Referring to FIG. 6, GUI 606 may include search bar 608, an entity list 610, and one or more filters 612. Search bar 608 may receive text from a user to search the list of high-profile database entries stored in the database system 114 of high-profile classification system 102. Upon entering search text, the entity list 610 may change to show which high-profile patient entities match the searched text. Generally, names may be searched, but other data points of information or demographic information may be searched including dates of birth (age), other relevant dates (e.g., dates of creation, modification, etc.), and other demographic information may be searched. In some embodiments, database entries of patients that are non-high-profile may also be searched and retrieved via GUI 606 in a similar manner.


Entity list 610 may show a list of all patient entities that have been identified as high-profile, along with relevant dates and a current high-profile status. As discussed above, patient entities that are non-high-profile may also be listed responsive to a corresponding search query. Entity list 610 may display the patient entities that match search query as inputted in the search bar 608. In some cases, the displayed list of patient entities may be narrowed by using one or more filters 612. For example, listed high-profile patient entities may include those that have expired and are no longer considered “high-profile.” These entities may be retained in the database system but are marked as “expired.” A user may restrict the search results, and thus the displayed list of entities in the entity list 610 by filtering out any expired high-profile patient entities. Entity list 610 may display the date of expiration, the date of creation, and/or the date of any modification of each of the high-profile patient entities.

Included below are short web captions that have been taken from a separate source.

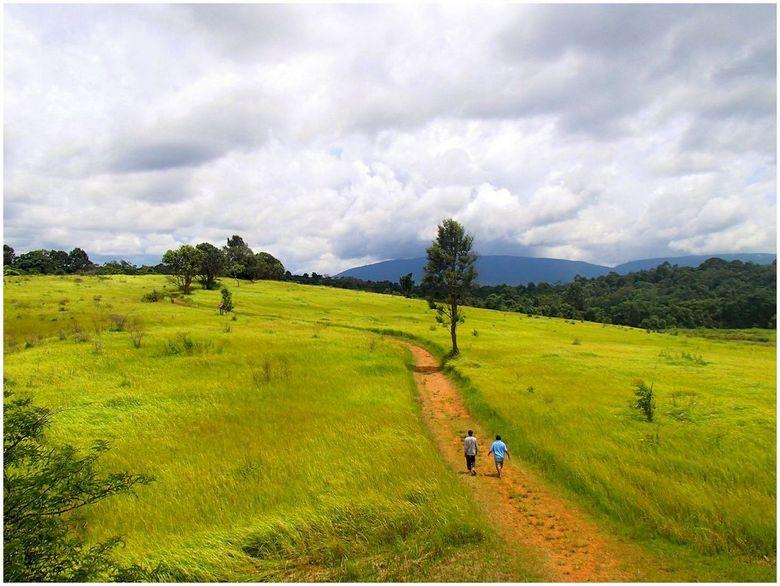 wandelen naar het einde - foto gemaakt op het mooie eiland koh panang thailand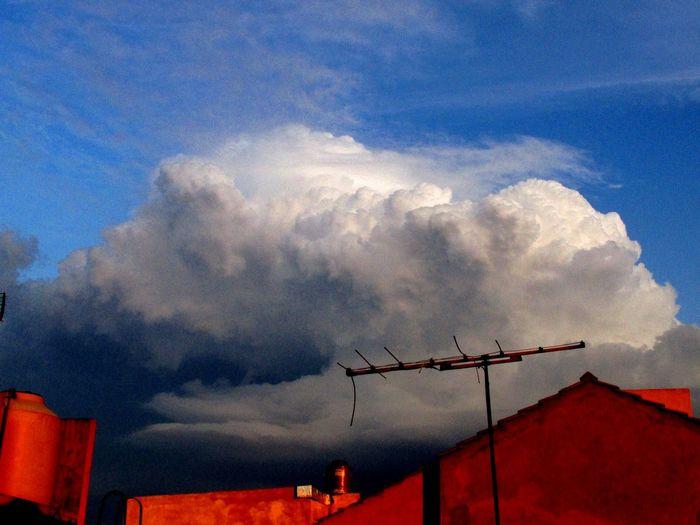 Pequeña tormenta Tormenta Perfecta Beautiful Sky And Clouds Cloudporn Storm Thunderstorm Nice Good Tormenta Nubes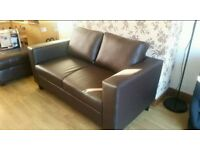 2 seater Couch sofa new condition can deliver free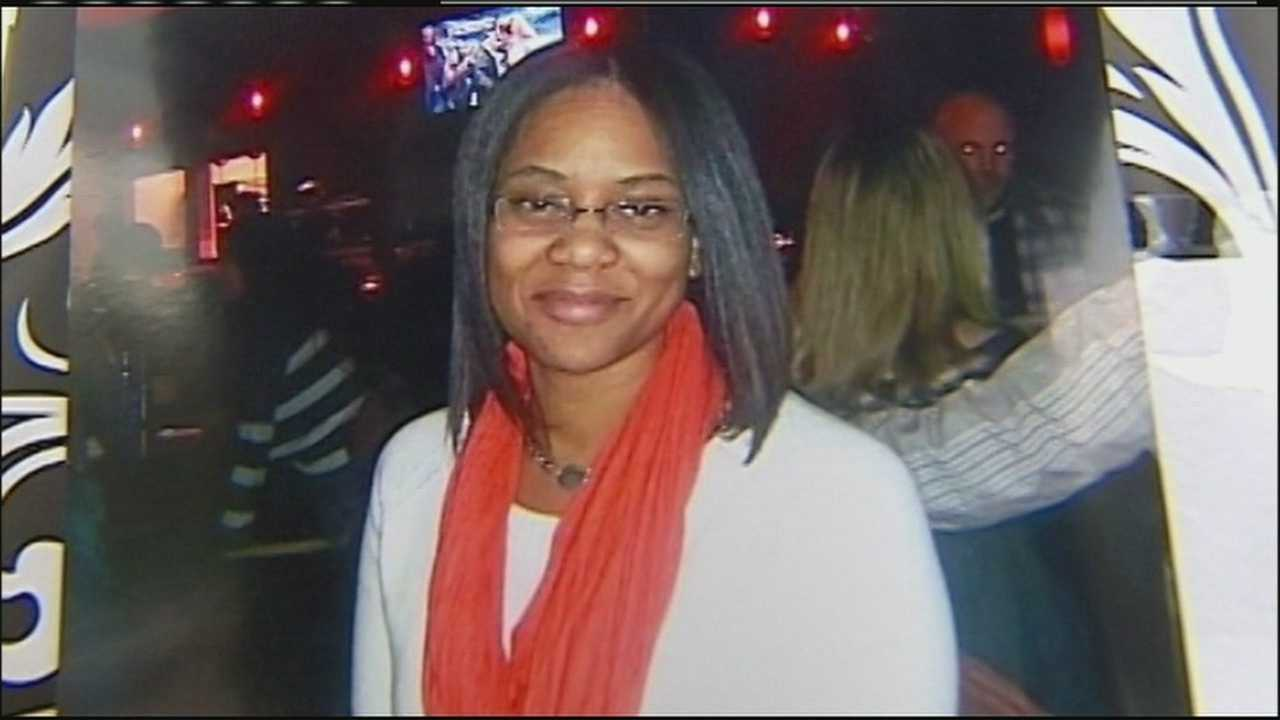 Friends and family of Adoria Verser gathered to remember the mother of five who was taken off life support earlier in the day. Police said her boyfriend mortally wounded her before taking his own life.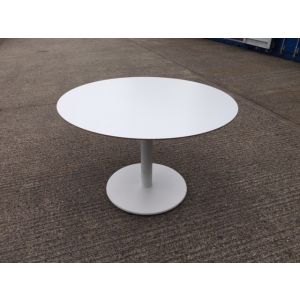 Techno Circular Pedestal Base Table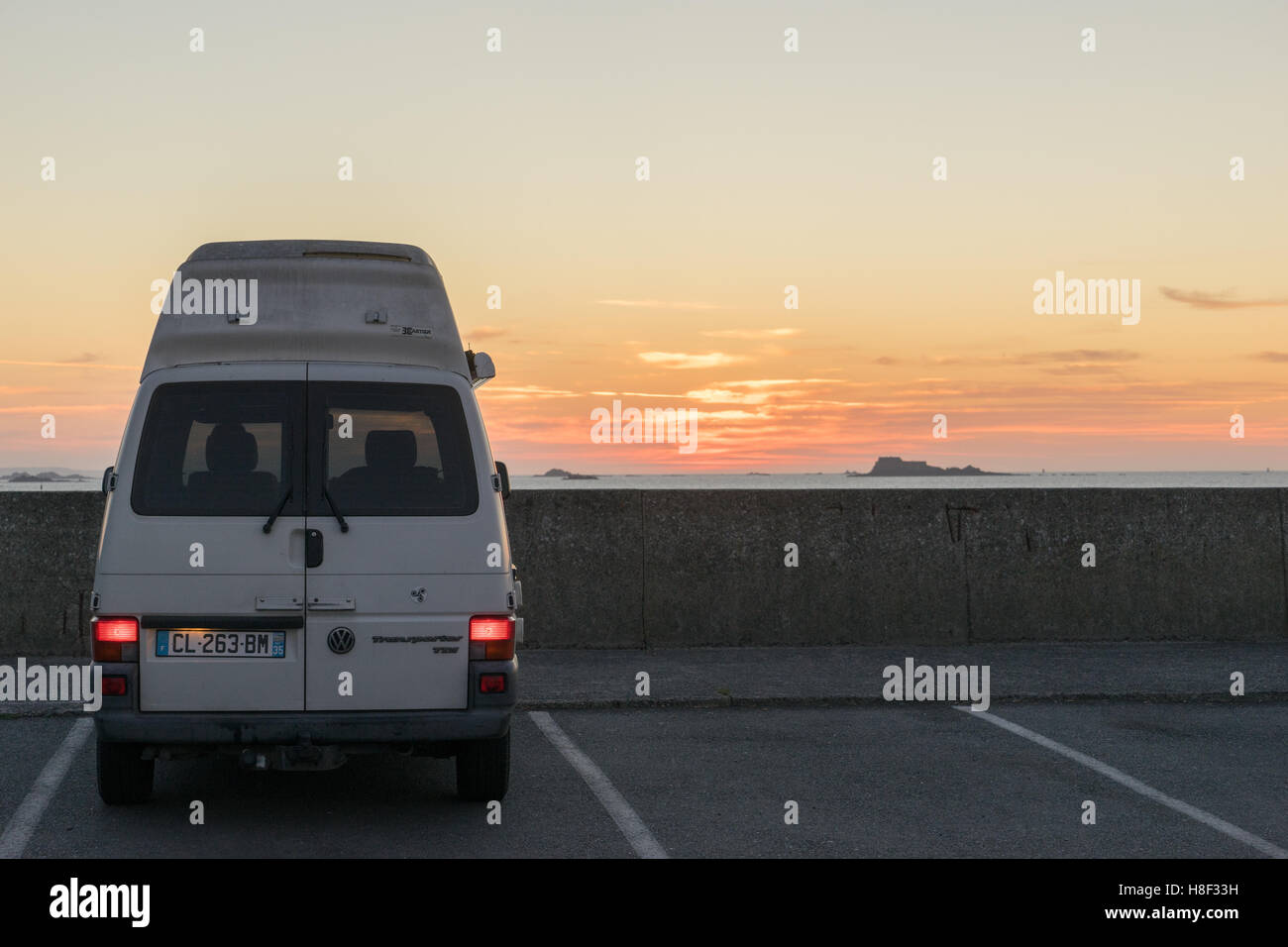 vintage camper van stock photos vintage camper van stock images alamy. Black Bedroom Furniture Sets. Home Design Ideas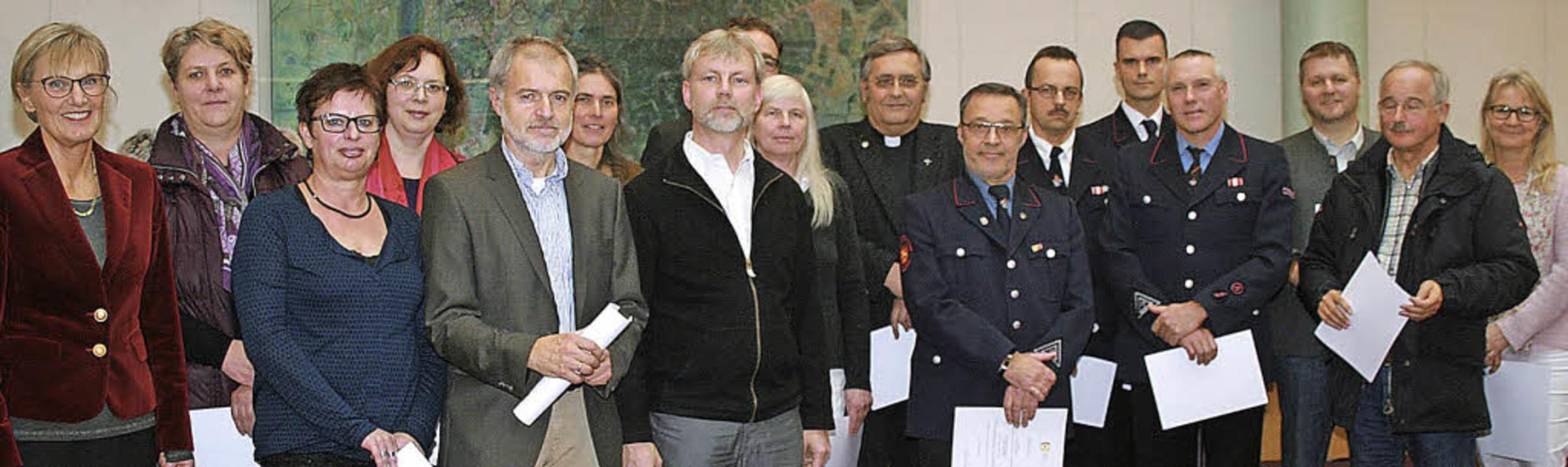 Landrätin Dorothea Störr-Ritter (links...nden an die 19 Fachberater Seelsorge.   | Foto: Landratsamt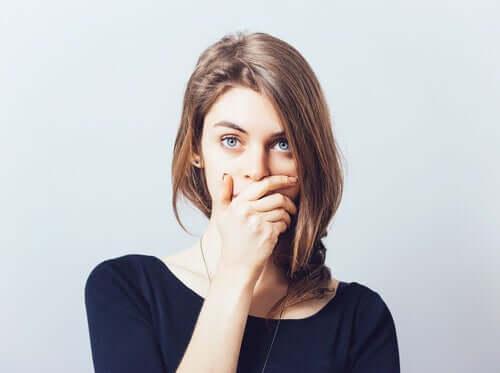Donna che si autocensura
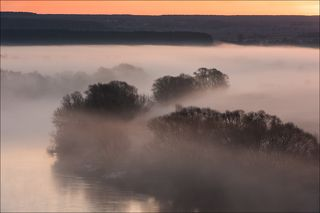 Одеяло тумана перед восходом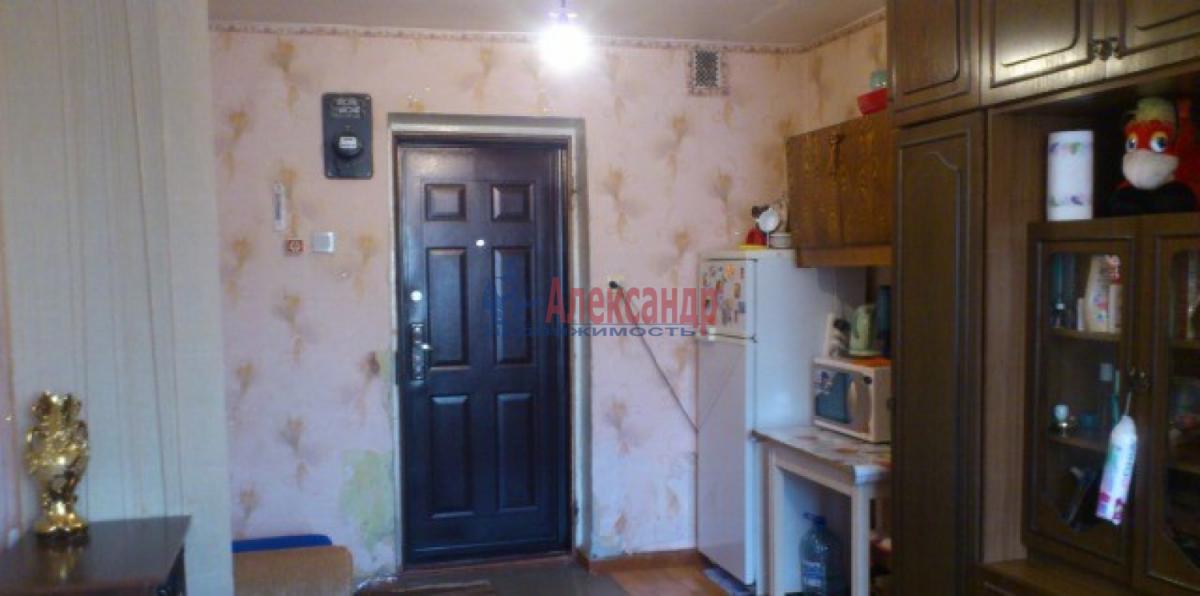 Комната в 2-комнатной квартире (45м2) в аренду по адресу Новоизмайловский просп., 57— фото 1 из 3
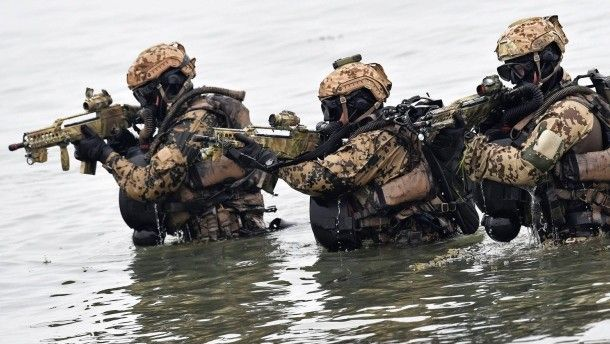 MILITANTII ISIS se infiltreaza in armata germana ca sa se antreneze si sa comita ATENTATE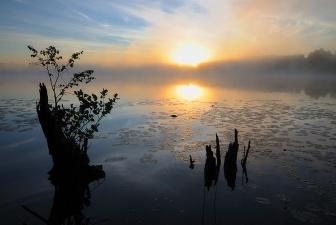Восход на озере (фото А. Андросова)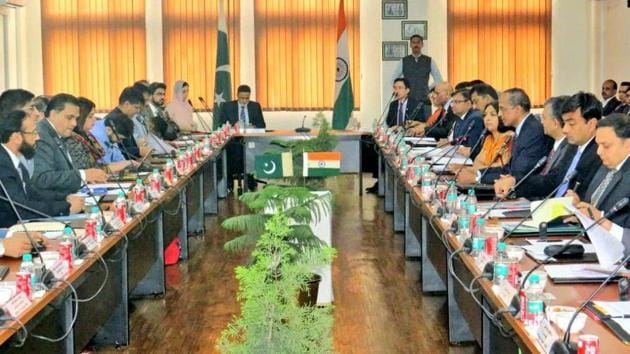 Indian and Pakistani officials during a bilateral talk meeting held in relation with the construction of the Kartarpur Sahib Corridor that will connect pilgrims to the Gurdwara in Kartarpur Sahib on March 2019.(HTFile)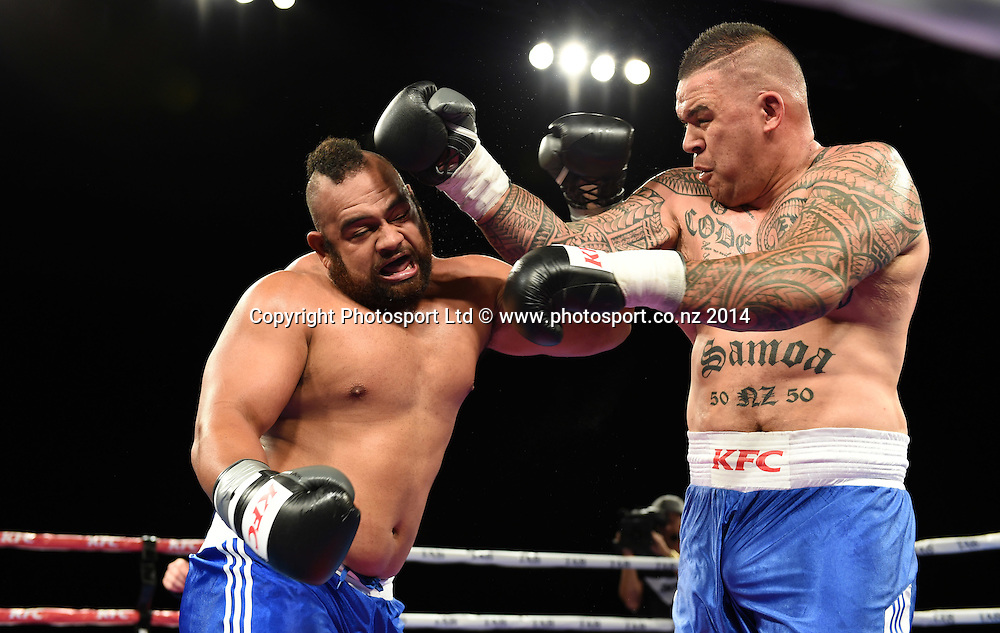 Brown Buttabean v The Tongan Bear. KFC Fight For Life Boxing by Duco Events at the Claudelands Arena in Hamilton. New Zealand. Saturday 6 December 2014. Photo: Andrew Cornaga/www.photosport.co.nz.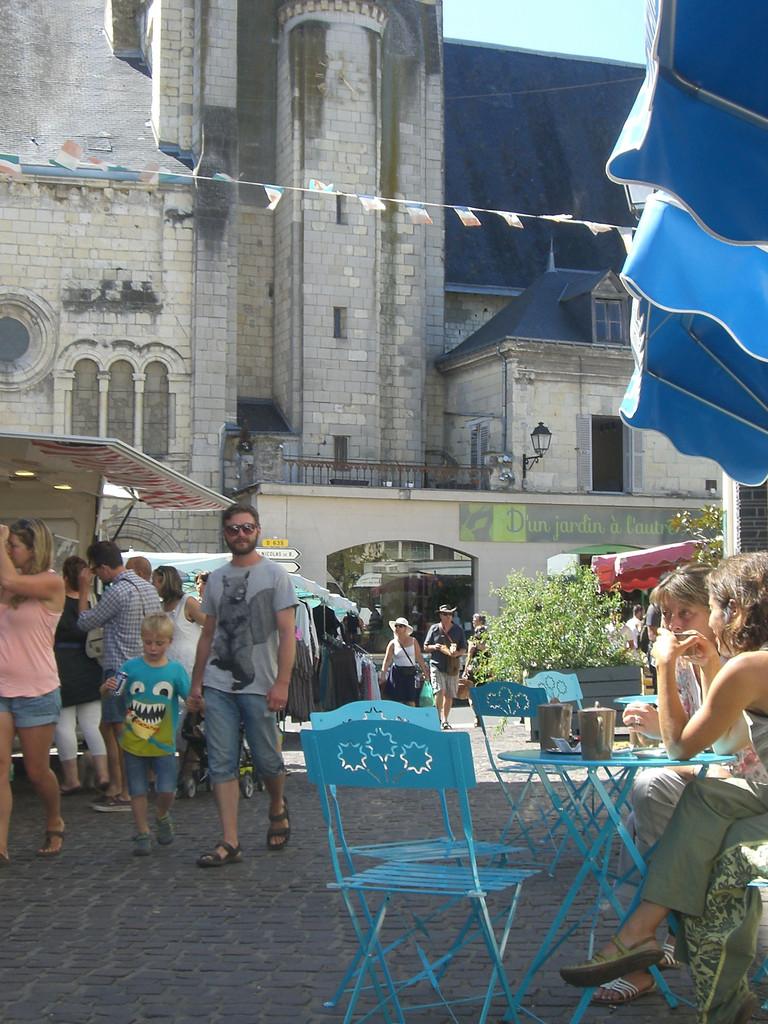 Bourgueil Place des halles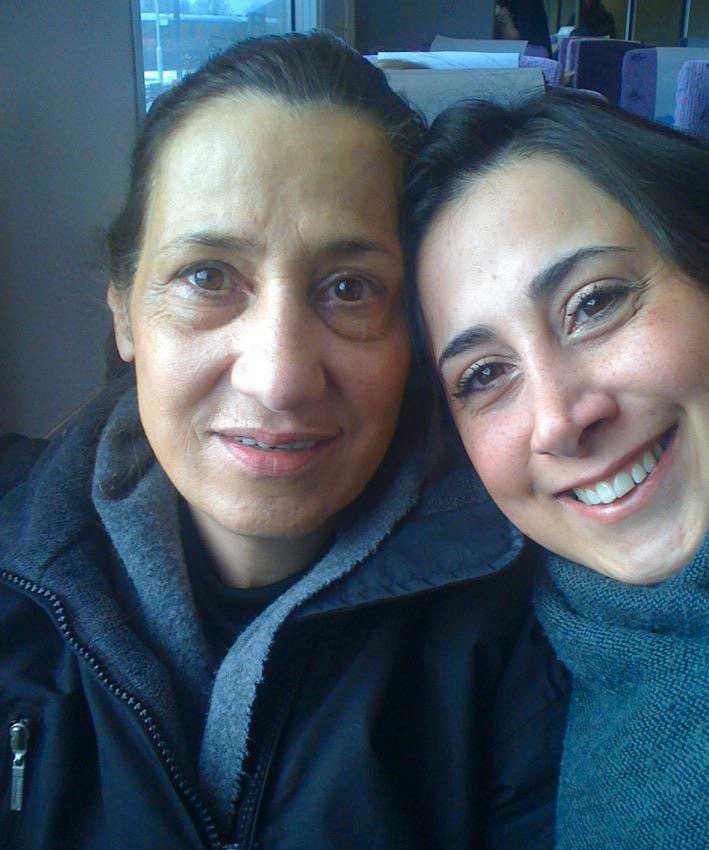 När Azadeh Hejazi Dehaghani (till höger) konverterade till kristendomen utsattes hennes mamma Minoo Sarvi (till vänster) för trakasserier. Till slut såg Minoo ingen annan utväg än att fly från Iran.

Referring to FIG. 7, the high-profile classification system 102 displays a high-profile database entity creation page 702. Entity creation page 702 allows a user to manually create a new high-profile database entity. The user may search and add a patient entity that should be identified as a high-profile patient entity. The user may enter an expiration date for the high-profile status or may choose to leave the status indefinitely. The user may also add comments indicating context and reasons for identifying the particular patient entity as a high-profile patient entity. These comments will remain a part of the high-profile patient entity for future review and possible revision. In some embodiments, a high-profile database entity that is created may not be deleted, but may only be expired.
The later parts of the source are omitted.